Experts found a link between certain sleeping positions and the chance of late stillbirth (28 weeks or over) in a study of more than 450 women.

The overall risk of late stillbirth was small – just three per 1,000 births – but researchers said the findings needed “urgent confirmation” in other studies.

Some 155 women who had a late stillbirth were questioned about their lifestyles, and compared with 310 women who went on to have healthy pregnancies.

The women were questioned in the first few weeks after stillbirth and asked about things such as the positions they fell asleep and woke up in, whether they were sleepy during the day and whether they snored.

They were also asked how often they got up to go to the toilet during the night, and how often they did all of these things in the last month, week and night before their baby died. The research found that women who slept on their back or on their right side on the previous night before stillbirth were twice as likely to experience stillbirth compared with women who slept on their left side.

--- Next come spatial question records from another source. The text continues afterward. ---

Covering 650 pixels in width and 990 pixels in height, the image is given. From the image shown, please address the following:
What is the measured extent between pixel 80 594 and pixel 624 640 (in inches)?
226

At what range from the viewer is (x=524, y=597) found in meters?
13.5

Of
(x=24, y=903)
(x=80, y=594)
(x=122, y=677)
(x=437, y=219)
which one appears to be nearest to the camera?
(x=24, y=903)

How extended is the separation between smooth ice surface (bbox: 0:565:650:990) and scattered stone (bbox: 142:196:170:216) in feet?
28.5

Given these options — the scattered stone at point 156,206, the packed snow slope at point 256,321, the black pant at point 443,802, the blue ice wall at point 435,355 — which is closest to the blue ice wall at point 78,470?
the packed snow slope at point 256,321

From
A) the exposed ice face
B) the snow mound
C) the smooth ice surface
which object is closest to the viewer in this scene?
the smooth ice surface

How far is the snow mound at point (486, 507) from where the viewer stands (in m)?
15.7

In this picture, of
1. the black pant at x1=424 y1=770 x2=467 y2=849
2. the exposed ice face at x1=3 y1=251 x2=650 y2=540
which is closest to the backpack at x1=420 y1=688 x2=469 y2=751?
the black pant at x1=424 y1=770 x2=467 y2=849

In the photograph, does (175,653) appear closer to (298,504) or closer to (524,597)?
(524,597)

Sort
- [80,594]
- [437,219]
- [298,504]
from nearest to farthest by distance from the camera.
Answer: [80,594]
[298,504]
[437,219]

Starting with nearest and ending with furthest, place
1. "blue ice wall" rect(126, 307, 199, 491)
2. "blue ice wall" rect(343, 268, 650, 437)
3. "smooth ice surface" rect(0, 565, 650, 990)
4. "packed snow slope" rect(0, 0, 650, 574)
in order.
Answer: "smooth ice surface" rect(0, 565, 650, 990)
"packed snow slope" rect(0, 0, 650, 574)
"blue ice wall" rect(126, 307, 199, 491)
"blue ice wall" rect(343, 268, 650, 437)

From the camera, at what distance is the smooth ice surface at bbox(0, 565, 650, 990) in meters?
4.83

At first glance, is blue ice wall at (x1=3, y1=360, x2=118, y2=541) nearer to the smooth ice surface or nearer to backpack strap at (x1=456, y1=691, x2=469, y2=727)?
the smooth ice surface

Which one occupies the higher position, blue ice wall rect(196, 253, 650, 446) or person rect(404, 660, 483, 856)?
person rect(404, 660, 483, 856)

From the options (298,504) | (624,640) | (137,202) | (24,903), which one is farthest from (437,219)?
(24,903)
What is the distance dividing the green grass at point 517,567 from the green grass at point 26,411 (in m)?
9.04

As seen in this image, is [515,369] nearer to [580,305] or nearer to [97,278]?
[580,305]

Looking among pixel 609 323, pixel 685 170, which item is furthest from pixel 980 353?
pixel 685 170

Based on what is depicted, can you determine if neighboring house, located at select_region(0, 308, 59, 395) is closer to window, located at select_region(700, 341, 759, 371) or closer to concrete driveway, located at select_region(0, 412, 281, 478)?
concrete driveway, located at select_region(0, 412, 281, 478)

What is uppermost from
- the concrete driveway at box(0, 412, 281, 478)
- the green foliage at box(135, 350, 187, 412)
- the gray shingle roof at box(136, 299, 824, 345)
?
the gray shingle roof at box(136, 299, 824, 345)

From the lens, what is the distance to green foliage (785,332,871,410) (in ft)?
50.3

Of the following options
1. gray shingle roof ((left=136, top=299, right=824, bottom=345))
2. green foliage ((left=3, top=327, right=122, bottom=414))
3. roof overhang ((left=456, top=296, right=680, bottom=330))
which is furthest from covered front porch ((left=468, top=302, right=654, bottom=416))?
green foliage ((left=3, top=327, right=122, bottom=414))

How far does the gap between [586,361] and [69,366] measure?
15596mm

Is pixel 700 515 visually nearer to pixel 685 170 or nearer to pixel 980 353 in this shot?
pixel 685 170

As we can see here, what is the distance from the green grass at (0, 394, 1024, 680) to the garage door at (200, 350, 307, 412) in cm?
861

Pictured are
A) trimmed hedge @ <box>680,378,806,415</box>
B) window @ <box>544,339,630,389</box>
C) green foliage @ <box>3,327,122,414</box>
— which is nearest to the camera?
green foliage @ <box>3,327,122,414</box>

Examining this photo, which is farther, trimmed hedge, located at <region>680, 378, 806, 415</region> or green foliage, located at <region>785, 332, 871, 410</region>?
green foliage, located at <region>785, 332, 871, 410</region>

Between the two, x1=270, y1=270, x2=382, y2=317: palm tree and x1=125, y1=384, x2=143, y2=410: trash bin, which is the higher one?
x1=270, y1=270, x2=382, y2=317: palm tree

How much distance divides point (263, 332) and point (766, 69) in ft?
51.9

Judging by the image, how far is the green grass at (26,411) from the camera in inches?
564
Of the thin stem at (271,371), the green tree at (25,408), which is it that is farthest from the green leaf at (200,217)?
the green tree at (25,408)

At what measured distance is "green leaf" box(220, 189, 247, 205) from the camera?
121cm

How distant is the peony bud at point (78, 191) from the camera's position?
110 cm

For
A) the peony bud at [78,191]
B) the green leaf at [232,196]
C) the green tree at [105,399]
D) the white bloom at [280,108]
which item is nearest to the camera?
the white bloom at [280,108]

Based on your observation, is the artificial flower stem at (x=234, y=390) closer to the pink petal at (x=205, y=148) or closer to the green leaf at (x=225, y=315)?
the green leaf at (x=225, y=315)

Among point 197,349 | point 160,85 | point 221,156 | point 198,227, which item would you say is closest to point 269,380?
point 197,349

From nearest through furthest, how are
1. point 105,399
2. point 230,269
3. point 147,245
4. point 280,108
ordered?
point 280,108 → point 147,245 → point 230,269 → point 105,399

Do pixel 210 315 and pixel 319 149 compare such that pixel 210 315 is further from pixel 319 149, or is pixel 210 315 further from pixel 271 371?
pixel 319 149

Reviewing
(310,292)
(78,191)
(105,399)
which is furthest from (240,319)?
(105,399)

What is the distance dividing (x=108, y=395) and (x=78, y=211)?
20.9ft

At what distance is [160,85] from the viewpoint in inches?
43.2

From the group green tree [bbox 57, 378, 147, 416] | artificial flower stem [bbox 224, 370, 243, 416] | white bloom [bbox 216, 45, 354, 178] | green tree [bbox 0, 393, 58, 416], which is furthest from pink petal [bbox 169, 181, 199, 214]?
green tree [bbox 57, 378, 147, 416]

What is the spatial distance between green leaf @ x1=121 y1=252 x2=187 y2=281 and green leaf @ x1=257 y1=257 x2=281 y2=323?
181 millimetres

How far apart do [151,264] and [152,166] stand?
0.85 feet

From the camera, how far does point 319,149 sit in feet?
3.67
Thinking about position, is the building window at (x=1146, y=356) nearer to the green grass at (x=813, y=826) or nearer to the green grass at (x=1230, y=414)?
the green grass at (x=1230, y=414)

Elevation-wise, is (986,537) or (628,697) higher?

The absolute risk of late stillbirth for women who went to sleep on their left was 1.96 per 1,000 births but rose to 3.93 per 1,000 for women who slept in any other position.

The risk seemed to be slightly higher for women who went to sleep on their back.

Women who got up to go to the toilet once or less on the last night were also more than twice as likely to experience a late stillbirth as women who got up more frequently.

And those women who regularly slept during the day in the previous month were also more likely to experience a late stillbirth as those who did not.

No relation was found between snoring or daytime sleepiness and risk of late stillbirth, but sleeping for longer than average at night slightly increased the risk.

The findings held true even when factors such as age, smoking status, body mass index and social deprivation were taken into account.

Previous studies have found that a woman’s position in late pregnancy, either when resting or giving birth, can have an impact on cardiac output and delivery of oxygen to the foetus.

The womb seems to exert greater pressure on blood vessels when the mother lies on her back or her right compared with on her left, thereby decreasing blood flow.

Writing online in the British Medical Journal, the experts, who included professors, researchers and lecturers from the University of Auckland, called for further studies to test the findings.

They said: “If our findings are confirmed, promoting optimal sleep position in late pregnancy may have the potential to reduce the incidence of late stillbirth.”

In an accompanying editorial, Lucy Chappell, from King’s College London, said that, given the UK has one of the highest rates of stillbirth in the developed world, “any simple intervention that reduces the risk of stillbirth would be extremely welcome”.

However, she said the research needed to be interpreted with extreme caution and there may be several reasons for the findings.